BP initially estimated it would pay roughly $7.8 billion to resolve spill claims. The company later said the claims administrator was misinterpreting the settlement in ways that could add billions of dollars worth of bogus or inflated claims and it could no longer estimate the deal's ultimate cost.

"No company would agree to pay for losses that it did not cause, and BP certainly did not when it entered into this settlement," the company said in a news release.

BP also said it will ask the 5th Circuit to keep the current freeze on claims payments in place until the Supreme Court considers the issue.

Writing for the majority of the 5th Circuit Monday, Judge Leslie Southwick wrote that court exhibits include a 2012 policy statement, issued by the court-appointed claims administrator and developed with "input and assent from BP" that spelled out the criteria for business claims including geographic zones, types of businesses involved, formulas used to present the case for economic loss and "various presumptions regarding causation that apply to specific combinations of those criteria."

There has been no dispute that some Gulf Coast businesses, including those that were tourism-based and fisheries-related interests, lost money because of oil on beaches or the closure of fishing waters after the spill. However, BP argues that the claims administrator's interpretation of the 2012 settlement, using pre- and post-spill revenue and expenses, has led to unwarranted claims from businesses with losses that cannot be linked to the spill. Examples cited by the oil giant — and in a strongly worded 5th Circuit dissent by Judge Edith Brown Clement — include a wireless telephone company that burned to the ground and an RV park that closed before the spill.

Clement, in her dissent Monday, said the majority ruling upholding such claims made the court "party to this fraud."

BP cited that dissent in its news release announcing plans to seek Supreme Court review.

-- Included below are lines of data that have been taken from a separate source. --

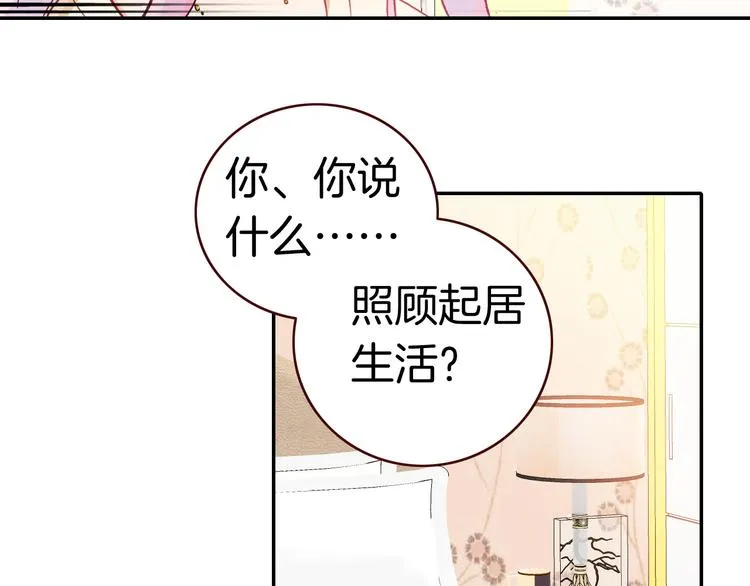 第3话 你真的会魔法？！ 第66页
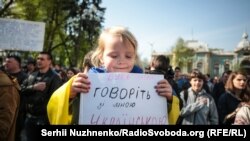 Під час акції біля парламенту України на підтримку закону «Про забезпечення функціонування української мови як державної», який депутати ухвали цього ж дня. Київ, 25 квітня 2019 року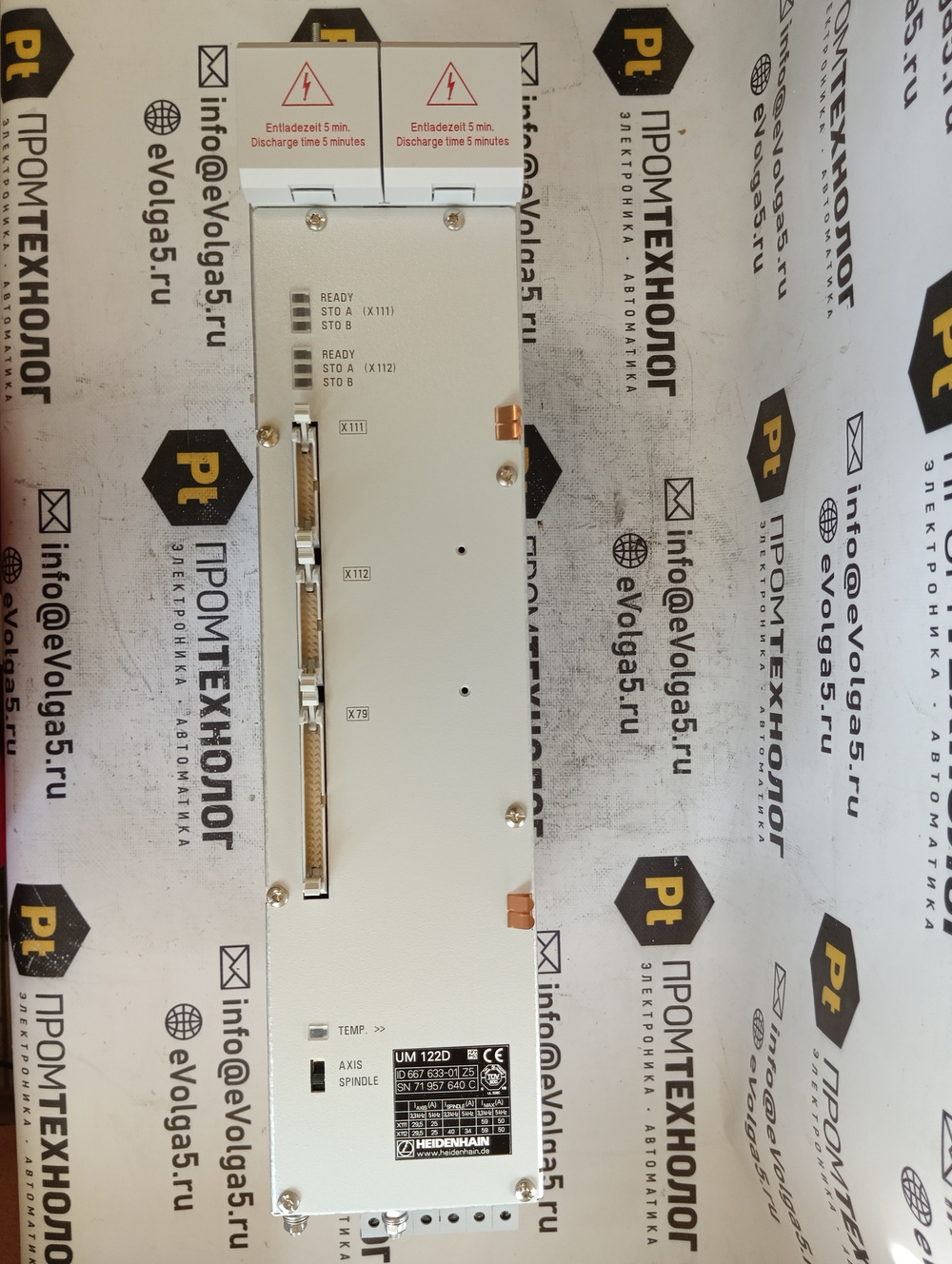 Heidenhain UM122D ID 667 633-01 Z5 новое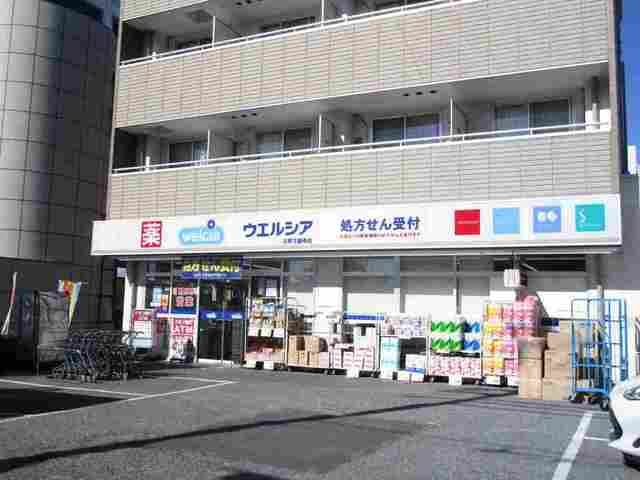近くのウエルシアまで350m(徒歩5分)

"The dissenting opinions emphasize that the issues raised by BP 'present questions of exceptional importance,' reflect a deep divide in approaches among the federal appellate courts, and merit Supreme Court review.

The oil spill resulted from the April 20, 2010, explosion of BP's Deepwater Horizon rig off the coast of Louisiana. The explosion killed 11 workers and resulted in the worst offshore spill in U.S. history.

BP says it has paid out more than $12 billion in claims to people, businesses and government entities. A trial scheduled for January in New Orleans is part of the litigation that will determine how much the oil giant owes in federal Clean Water Act penalties.